I guess the point I am trying to make is that in proclaiming that racial issues are a thing of the past, passe or in a reversed position of now being at some receiving end we are trying to shut down racial interpretations of reality. It is an extreme attempt at controlling what is and isn’t relevant ways of interpretation. And if we claim the right to do so, the extreme level of privilege that we claim is beyond arrogant. Just because I am tired of talking about race as a white person, doesn’t give me the right to shut down conversations about race other people want to have.

Part of having been in a position of privilege, is that we suffer from anxiety inoculation. In a white world that is becoming more integrated, and in some instances reverting to being more of a black world, we just don’t know how to remain in a conversation and in touch with our discomfort. Black colleagues, friends and even strangers have been complicit in this inoculated existence by rescuing us from our discomfort – telling us it isn’t that bad, changing the topic or holding back on their anger and frustration.

We can’t stand the discomfort, so we get angry and indignant at being in the race conversation “again”. Black colleagues have to suck up their anger and yet we remain fully privileged in our expression of our anger.

Real maturity invites me to stay in the conversation despite my anxiety. In fact, that anxiety points me towards some of the biggest learning opportunities of my life.
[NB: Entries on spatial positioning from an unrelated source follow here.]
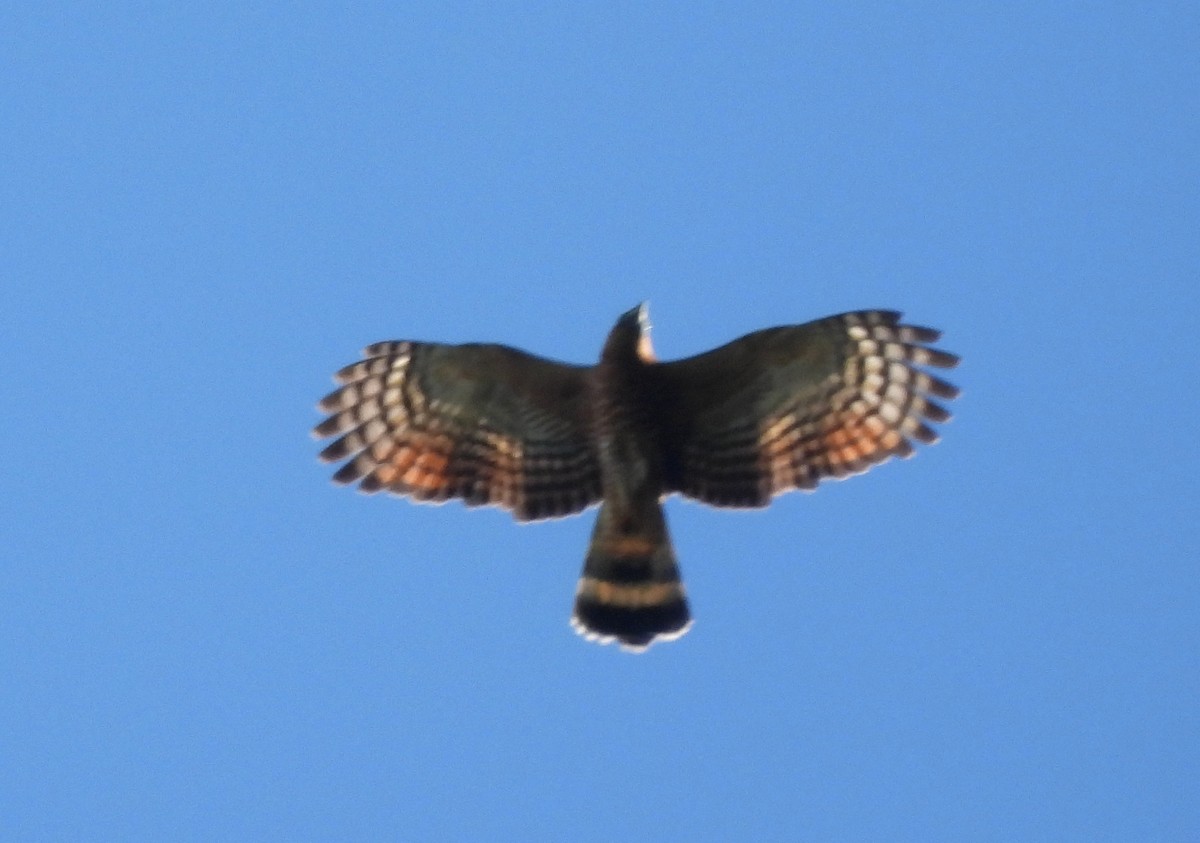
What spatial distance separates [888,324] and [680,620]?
1909 mm

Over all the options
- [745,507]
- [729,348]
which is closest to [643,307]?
[729,348]

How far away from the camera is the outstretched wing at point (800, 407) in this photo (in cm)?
933

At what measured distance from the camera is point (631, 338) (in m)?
9.17

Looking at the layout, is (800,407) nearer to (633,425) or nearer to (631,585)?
(633,425)

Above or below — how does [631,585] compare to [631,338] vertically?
below

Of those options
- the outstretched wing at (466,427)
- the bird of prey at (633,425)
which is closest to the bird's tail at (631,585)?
the bird of prey at (633,425)

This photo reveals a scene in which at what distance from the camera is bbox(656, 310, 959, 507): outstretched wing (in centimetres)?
933

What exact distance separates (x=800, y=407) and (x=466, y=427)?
1.73 m

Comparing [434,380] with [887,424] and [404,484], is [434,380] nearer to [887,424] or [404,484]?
[404,484]

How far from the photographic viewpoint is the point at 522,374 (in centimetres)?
937

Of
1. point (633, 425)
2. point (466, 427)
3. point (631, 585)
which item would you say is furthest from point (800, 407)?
point (466, 427)

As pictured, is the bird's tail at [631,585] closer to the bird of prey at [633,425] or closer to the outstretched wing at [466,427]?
the bird of prey at [633,425]

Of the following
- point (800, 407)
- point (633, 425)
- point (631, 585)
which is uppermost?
point (800, 407)

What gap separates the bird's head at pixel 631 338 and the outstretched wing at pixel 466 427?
23cm
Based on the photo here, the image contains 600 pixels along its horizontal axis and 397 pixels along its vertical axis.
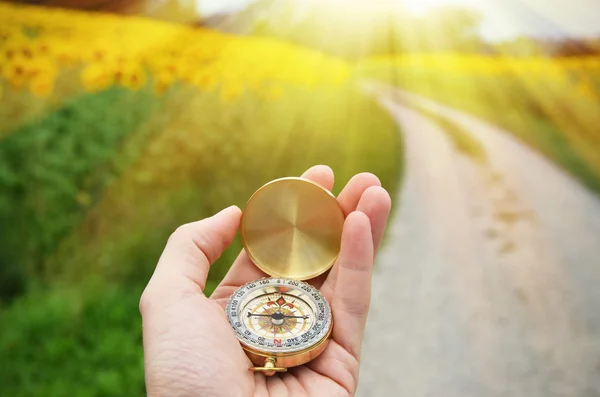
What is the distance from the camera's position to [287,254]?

It takes real courage to not tune out, shrug off or fight off conversations that make me uncomfortable. And beyond this invitation to maturity there is the bigger reality – if we invalidate race as a category of analysis and social sense-making in South Africa, we are turning ourselves into blind leaders. We are disregarding data-points and trying to regain control in a completely illogical way. We can only manage what we are willing to see and work with. If I am not willing to talk about race I am choosing to be managed by race.

This is not to say that conversations could and hopefully will transcend race over time without negating identity and culture and power. We are not yet in this place. So I wonder about the expansion of our leadership identities to include aspects of self that make it easier to stay with the anxiety. As a white African I know that allowing the African into my identity challenges and expands me in useful ways when the conversation gets tough. I also know that I need to own the colonial heritage from which I have grown into this soil. For each of us this identity expansion is our own work. Identity is constructed and malleable. Identity is not cast in stone unless I make it so. The more I expand my identity, the more I expand my capacity for anxiety. Let us undo this inoculation and stay with the conversation.